Nor has staying appeared to have hampered productivity. Working and living conditions have normalized some since the start of the war, Konovalov observed. Electricity, heat and other critical infrastructure function without disruption. While loud alarms are now essentially a daily occurrence, they’ve mostly receded into the background of daily life.

At Rogovskiy’s company, 3DLook, a provider of mobile body scanning technology, roughly 40% of the Silicon Valley-headquartered company’s staff is based in Ukraine. Most have stayed put — a track record that Rogovskiy attributes in part to the fact that most are in the Odessa area. The Black Sea port city known for its rich history, beaches, and nightlife, is a tough place to leave behind.

High profile players in Ukraine’s tech scene

In addition to early stage startups, Ukraine also continues to serve as an employment base for a prominent group of Ukrainian-founded unicorns and public tech companies. 

One of the more famous names is Grammarly, which has raised $400 million in funding to date for its AI writing assistant. In addition to having Ukrainian co-founders, it has a large team based in Ukraine and a history of support for the country’s defense effort.

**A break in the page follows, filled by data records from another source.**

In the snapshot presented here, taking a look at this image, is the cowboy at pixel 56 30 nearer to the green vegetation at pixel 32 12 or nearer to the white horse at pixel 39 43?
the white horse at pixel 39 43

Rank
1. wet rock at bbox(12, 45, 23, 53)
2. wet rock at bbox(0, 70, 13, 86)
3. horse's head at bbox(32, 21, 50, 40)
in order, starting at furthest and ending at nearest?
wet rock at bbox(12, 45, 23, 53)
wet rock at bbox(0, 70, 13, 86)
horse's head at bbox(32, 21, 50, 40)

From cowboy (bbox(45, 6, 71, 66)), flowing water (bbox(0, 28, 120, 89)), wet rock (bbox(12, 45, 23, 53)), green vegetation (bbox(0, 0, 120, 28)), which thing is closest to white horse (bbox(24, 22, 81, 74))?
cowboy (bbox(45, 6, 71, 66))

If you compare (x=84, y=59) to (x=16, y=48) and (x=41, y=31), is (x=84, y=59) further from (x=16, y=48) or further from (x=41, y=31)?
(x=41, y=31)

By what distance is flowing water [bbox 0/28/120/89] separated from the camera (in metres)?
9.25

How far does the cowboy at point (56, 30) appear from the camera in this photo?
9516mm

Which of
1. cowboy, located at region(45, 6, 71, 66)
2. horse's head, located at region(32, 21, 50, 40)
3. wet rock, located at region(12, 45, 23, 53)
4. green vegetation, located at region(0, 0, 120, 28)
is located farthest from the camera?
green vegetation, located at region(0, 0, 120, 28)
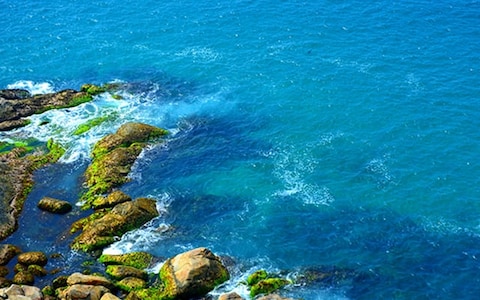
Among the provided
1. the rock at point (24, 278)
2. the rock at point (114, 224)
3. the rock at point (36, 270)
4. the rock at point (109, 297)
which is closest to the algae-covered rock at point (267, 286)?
the rock at point (109, 297)

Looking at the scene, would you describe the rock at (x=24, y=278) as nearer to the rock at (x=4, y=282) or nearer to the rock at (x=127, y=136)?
the rock at (x=4, y=282)

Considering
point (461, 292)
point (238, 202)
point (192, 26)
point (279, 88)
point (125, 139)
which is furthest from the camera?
point (192, 26)

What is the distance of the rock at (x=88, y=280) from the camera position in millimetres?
67875

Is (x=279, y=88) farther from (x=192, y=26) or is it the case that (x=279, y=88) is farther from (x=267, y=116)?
(x=192, y=26)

Another is GitLab, the open source tools provider co-founded by Ukrainian developer Dmytriy Zaporozhets. The San Francisco-headquartered company, which has an all-remote workforce including many in Ukraine, is now a $9 billion public company.

Funding continues to flow

At seed and early stage, funding continues to flow to startups with Ukrainian founders and largely Ukraine-based staff.

Rogovskiy’s portfolio at Geek Ventures, for instance, includes 10 startups with Ukrainian founders. Although all the founders are outside the country, they all have teams inside Ukraine, he said, with the highest concentration of workers in Kyiv.

One standout, per Rogovskiy, is NewHomesMate, a marketplace for U.S. new construction homes that raised a $5.5 million round last summer. Another is Comptera, a provider of AI-enabled tools for online retailers and brands to set optimal prices in real-time, which picked up a $3 million seed round in January.

Outside the portfolio, one of the bigger fundraisers last year was Preply, a Ukrainian-founded online tutoring platform with offices in New York, Barcelona, and Kyiv that has raised $170 million to date. Another that Rogoviskiy is watching is DressX, a Ukrainian-founded, Los Angeles-based digital fashion startup that picked up $15 million in Series A funding last year. 

Data-collecting in a diaspora

Perhaps a day will come when Kyiv will serve as both a popular headquarters location and employment hub for tech startups. For now, however, Ukraine’s most fundable founders are still largely based abroad, even as they continue to hire talent in their home country.

As a result, it’s difficult to accurately track overall funding to Ukraine-connected private companies. Anecdotally, however, it’s clear that even amid a global venture funding downturn, startup backers still see much to like about Ukraine’s talented and globally dispersed startup networks.